- EXERCISE DATA -
# # # # #

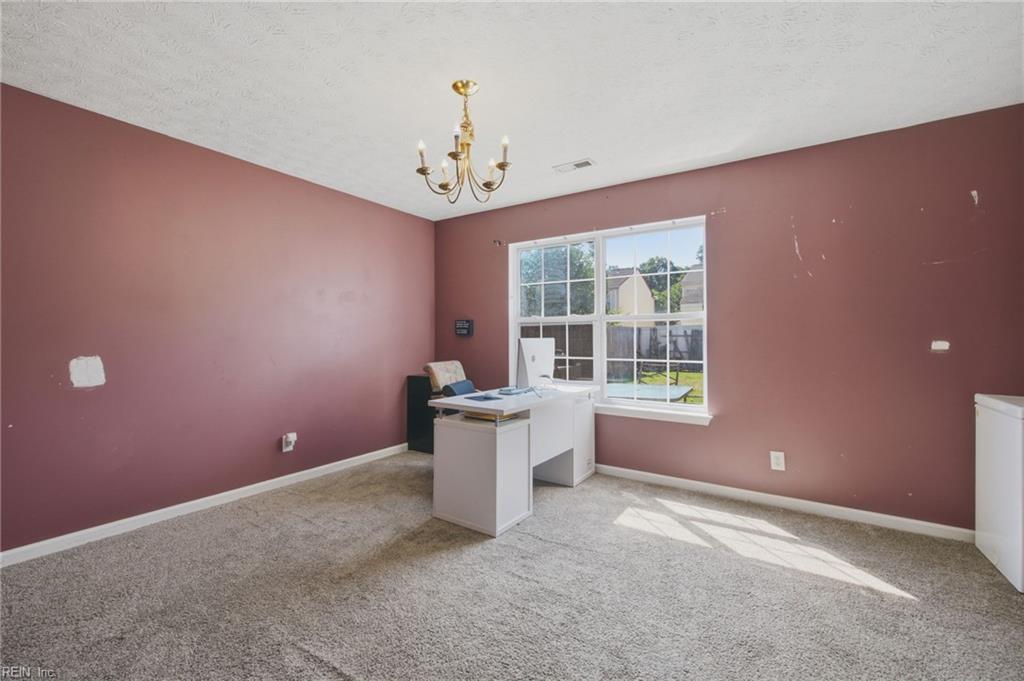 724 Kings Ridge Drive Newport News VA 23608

# # # # #

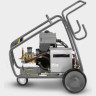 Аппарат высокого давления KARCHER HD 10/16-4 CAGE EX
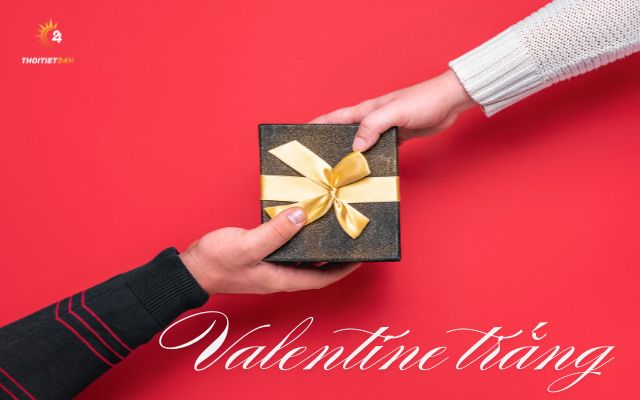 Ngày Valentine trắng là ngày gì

# # # # #

- EXERCISE INSTRUCTIONS -
From the material above, give again exactly the lines from the one that contains "Аппарат высокого давления" through the one that contains "Ngày Valentine trắng là ngày gì", and leave out the pictures.

- OUTPUT OF THE EXERCISE -
 Аппарат высокого давления KARCHER HD 10/16-4 CAGE EX
 Ngày Valentine trắng là ngày gì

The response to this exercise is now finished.